-------- Given information

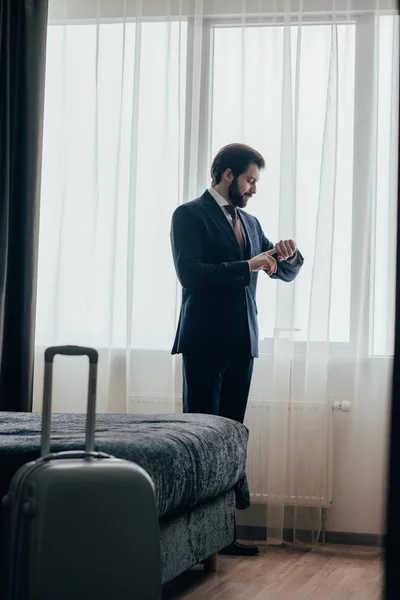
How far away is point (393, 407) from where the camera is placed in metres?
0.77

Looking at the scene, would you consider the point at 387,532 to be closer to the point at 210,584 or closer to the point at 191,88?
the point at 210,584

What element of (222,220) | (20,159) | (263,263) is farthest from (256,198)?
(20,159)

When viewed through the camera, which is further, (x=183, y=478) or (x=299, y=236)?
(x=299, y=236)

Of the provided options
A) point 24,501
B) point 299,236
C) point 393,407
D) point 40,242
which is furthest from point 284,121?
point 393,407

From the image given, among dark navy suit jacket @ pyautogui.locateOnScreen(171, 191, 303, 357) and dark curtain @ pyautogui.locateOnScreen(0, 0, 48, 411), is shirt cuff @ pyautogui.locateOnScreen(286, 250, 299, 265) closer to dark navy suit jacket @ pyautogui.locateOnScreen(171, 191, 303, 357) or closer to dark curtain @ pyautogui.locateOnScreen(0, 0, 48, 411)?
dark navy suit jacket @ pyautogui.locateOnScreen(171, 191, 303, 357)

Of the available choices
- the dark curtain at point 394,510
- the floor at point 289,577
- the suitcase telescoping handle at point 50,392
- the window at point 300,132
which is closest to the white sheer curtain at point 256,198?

----------------
-------- Given information

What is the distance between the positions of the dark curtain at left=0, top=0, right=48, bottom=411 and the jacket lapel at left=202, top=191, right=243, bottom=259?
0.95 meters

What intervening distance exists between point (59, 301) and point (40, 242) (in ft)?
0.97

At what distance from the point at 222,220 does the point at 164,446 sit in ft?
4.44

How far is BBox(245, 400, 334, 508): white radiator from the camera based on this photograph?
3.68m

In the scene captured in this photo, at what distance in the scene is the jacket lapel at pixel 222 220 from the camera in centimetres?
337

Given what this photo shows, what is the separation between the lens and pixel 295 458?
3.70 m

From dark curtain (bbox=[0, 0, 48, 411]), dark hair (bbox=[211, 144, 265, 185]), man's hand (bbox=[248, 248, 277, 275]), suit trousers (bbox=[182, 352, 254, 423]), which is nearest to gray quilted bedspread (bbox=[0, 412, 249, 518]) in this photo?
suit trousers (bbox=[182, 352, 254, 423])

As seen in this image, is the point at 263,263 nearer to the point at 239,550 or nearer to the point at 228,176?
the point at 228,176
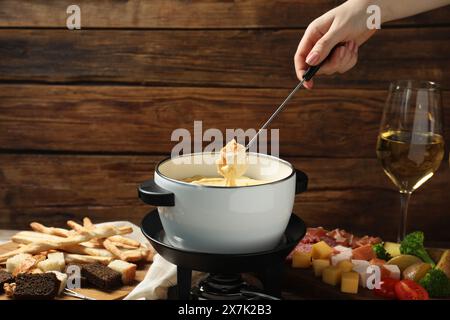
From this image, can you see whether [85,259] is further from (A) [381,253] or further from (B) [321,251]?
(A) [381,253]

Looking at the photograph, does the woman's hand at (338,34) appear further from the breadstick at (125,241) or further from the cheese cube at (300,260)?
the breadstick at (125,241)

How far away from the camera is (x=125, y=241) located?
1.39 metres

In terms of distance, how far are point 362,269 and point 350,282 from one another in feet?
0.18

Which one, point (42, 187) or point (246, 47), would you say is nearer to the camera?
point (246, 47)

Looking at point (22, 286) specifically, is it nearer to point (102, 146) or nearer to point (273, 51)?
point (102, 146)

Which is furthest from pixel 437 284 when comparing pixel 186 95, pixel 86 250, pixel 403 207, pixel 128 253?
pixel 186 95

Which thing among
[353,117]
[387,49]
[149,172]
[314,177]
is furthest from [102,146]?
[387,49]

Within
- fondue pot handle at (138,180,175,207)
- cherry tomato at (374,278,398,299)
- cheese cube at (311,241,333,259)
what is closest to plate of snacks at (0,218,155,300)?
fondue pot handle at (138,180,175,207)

----------------
-------- Given information

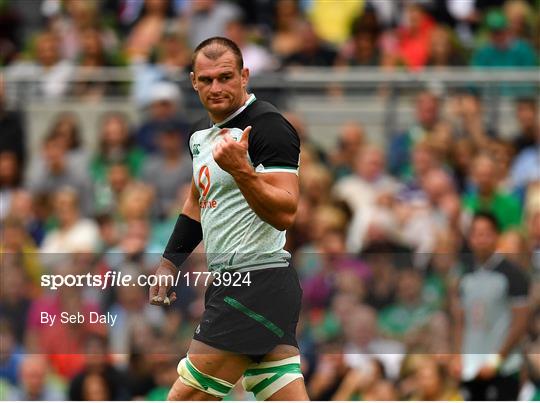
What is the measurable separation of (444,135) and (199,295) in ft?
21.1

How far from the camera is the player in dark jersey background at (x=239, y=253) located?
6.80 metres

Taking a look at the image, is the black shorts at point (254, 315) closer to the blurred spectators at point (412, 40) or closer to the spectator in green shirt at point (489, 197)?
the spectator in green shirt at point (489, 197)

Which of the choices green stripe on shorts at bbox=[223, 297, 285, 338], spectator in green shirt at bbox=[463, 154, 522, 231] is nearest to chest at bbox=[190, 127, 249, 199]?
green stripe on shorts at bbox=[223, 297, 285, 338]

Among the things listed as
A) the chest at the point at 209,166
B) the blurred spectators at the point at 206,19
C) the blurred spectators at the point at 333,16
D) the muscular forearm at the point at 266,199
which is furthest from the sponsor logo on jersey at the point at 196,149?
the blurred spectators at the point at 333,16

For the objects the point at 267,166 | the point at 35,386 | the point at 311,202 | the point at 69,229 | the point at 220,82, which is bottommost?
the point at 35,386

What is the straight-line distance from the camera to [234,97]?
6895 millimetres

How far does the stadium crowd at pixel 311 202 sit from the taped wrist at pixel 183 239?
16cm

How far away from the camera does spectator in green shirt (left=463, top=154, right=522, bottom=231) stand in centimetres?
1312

----------------

Directive
Rewrite the lines starting with the one containing "From the image" and going on through the one containing "which is closest" as a Markdown table with the columns Row and Line, leaving out blank lines.

Correct result
| Row | Line |
|---|---|
| 1 | From the image given, among dark navy suit jacket @ pyautogui.locateOnScreen(171, 191, 303, 357) and dark curtain @ pyautogui.locateOnScreen(0, 0, 48, 411), is shirt cuff @ pyautogui.locateOnScreen(286, 250, 299, 265) closer to dark navy suit jacket @ pyautogui.locateOnScreen(171, 191, 303, 357) or closer to dark curtain @ pyautogui.locateOnScreen(0, 0, 48, 411)? |
| 2 | dark navy suit jacket @ pyautogui.locateOnScreen(171, 191, 303, 357) |
| 3 | Of the available choices |
| 4 | - the dark curtain at point 394,510 |
| 5 | - the floor at point 289,577 |
| 6 | - the suitcase telescoping handle at point 50,392 |
| 7 | - the window at point 300,132 |
| 8 | which is closest to the white sheer curtain at point 256,198? |